Passage provided ->

** Begin **

ETL Jobs

The Data Ops Job CDK application is used to deploy the resources required to support and perform data operations on top of a Data Lake using Glue Jobs.

Deployed Resources and Compliance Details

dataops-job

Glue Jobs - Glue Jobs will be created for each job specification in the configs

Automatically configured to use project security config
Can optionally be VPC bound (via Glue connection)
Automatically configured to use project bucket as temp location
Can use job templates to promote reuse/minimize config duplication

Configuration

MDAA Config

Add the following snippet to your mdaa.yaml under the modules: section of a domain/env in order to use this module:

dataops-job: # Module Name can be customized
  module_path: '@aws-mdaa/dataops-job' # Must match module NPM package name
  module_configs:
    - ./dataops-job.yaml # Filename/path can be customized

Module Config (./dataops-job.yaml)

Config Schema Docs

Sample Job Config

Job configs can be templated in order to reuse job definitions across multiple jobs for which perhaps only a few parameters change (such as input/output paths). Templates can be stored separate from job configs, or stored together with job configs in the same file.

** End **

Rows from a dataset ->
** Begin **

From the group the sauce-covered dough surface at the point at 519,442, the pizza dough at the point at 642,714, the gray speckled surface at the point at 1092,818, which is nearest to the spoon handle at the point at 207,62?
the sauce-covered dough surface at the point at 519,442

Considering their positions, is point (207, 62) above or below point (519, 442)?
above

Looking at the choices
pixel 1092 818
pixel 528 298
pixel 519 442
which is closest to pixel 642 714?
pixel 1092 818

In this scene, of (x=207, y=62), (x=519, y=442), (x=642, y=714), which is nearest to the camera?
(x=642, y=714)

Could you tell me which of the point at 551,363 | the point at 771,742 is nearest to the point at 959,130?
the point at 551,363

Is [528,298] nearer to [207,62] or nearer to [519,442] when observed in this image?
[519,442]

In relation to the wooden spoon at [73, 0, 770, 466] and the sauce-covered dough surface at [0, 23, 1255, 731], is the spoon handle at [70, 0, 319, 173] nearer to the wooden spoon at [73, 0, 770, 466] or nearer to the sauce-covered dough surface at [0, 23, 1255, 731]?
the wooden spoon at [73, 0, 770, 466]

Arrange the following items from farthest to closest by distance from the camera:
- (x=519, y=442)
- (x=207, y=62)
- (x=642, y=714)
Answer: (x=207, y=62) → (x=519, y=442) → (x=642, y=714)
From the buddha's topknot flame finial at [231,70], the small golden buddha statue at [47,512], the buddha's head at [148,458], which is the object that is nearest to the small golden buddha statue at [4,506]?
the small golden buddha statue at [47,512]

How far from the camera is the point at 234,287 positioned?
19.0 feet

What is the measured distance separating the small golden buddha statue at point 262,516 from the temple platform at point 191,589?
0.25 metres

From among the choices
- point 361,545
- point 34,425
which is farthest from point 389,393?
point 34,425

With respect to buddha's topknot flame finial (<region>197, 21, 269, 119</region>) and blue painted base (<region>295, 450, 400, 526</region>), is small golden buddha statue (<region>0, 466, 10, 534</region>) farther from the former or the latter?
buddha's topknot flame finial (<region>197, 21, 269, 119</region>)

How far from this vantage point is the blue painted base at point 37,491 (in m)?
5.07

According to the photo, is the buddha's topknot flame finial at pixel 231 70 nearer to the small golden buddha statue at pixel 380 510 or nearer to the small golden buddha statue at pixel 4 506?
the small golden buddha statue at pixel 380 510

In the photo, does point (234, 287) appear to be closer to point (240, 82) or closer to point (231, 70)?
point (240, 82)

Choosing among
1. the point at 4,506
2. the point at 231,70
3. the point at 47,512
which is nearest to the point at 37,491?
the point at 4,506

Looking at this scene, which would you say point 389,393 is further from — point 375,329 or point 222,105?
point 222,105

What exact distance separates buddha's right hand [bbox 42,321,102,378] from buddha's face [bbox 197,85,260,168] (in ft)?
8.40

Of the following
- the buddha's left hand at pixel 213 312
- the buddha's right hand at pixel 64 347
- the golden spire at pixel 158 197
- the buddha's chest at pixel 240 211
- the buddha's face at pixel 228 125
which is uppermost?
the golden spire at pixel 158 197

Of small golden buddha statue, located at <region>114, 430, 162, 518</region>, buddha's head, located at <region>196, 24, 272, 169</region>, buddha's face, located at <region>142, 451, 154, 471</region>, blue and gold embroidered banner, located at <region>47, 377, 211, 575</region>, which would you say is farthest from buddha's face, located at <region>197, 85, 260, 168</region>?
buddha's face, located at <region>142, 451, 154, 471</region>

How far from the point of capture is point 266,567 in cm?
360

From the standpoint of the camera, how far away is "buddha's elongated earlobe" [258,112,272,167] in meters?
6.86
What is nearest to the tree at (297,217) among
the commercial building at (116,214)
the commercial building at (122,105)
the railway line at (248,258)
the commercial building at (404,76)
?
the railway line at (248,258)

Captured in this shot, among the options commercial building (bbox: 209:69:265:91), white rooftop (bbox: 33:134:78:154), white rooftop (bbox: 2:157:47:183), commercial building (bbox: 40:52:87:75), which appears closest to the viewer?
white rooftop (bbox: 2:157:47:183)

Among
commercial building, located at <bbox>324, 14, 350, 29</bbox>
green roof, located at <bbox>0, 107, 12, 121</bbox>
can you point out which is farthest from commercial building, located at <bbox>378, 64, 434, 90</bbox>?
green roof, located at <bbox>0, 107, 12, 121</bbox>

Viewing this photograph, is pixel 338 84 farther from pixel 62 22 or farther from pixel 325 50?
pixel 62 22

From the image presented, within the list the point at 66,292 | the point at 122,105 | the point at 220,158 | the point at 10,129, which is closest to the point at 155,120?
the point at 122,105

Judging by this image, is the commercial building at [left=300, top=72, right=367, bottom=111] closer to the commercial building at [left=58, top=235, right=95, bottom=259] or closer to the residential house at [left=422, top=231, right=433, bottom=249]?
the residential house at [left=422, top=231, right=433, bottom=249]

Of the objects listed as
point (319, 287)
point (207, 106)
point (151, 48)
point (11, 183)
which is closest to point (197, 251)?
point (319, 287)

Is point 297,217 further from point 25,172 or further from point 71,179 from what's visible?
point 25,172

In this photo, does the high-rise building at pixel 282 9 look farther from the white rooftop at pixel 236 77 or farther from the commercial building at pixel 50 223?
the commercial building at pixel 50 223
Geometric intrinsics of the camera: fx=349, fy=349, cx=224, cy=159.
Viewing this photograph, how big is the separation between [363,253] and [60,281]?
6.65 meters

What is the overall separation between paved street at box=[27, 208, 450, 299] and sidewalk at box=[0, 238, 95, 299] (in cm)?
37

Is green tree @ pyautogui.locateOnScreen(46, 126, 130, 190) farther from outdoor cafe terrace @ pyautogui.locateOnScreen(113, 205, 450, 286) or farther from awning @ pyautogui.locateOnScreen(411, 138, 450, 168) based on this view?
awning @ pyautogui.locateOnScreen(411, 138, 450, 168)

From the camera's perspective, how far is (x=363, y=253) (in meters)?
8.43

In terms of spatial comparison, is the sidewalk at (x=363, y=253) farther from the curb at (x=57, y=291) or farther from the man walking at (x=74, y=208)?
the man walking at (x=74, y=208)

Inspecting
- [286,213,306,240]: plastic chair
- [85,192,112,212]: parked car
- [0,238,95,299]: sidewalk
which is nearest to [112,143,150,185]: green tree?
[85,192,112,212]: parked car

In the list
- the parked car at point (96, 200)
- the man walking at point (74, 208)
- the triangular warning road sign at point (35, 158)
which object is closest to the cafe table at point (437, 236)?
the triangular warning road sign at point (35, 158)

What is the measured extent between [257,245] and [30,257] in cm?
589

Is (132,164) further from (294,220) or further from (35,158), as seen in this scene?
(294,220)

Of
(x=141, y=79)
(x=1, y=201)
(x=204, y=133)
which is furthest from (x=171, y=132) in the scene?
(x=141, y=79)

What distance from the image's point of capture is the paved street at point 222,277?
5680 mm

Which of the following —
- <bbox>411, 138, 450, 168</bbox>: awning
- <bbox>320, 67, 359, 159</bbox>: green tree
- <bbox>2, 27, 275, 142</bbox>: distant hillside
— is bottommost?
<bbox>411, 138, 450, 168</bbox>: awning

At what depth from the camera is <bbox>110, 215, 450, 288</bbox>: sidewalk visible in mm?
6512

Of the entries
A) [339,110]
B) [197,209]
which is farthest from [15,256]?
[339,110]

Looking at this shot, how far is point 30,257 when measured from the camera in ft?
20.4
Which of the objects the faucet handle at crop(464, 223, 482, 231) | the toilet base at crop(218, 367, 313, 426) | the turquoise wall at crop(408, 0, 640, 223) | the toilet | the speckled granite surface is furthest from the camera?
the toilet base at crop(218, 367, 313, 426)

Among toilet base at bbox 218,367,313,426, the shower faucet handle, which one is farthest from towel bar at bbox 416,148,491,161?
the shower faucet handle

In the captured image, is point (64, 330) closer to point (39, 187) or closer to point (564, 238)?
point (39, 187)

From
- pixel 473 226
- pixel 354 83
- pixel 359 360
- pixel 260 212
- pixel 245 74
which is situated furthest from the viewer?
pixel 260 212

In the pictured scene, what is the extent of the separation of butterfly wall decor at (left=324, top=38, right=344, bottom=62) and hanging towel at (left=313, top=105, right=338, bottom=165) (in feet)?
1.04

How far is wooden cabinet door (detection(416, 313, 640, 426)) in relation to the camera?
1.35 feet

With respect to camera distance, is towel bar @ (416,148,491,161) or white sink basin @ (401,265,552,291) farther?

** End **

Do this -> From the ETL jobs documentation, list each property it gives for the Glue Jobs that the module creates.

Correct response ->
- Automatically configured to use project security config
- Can optionally be VPC bound (via Glue connection)
- Automatically configured to use project bucket as temp location
- Can use job templates to promote reuse/minimize config duplication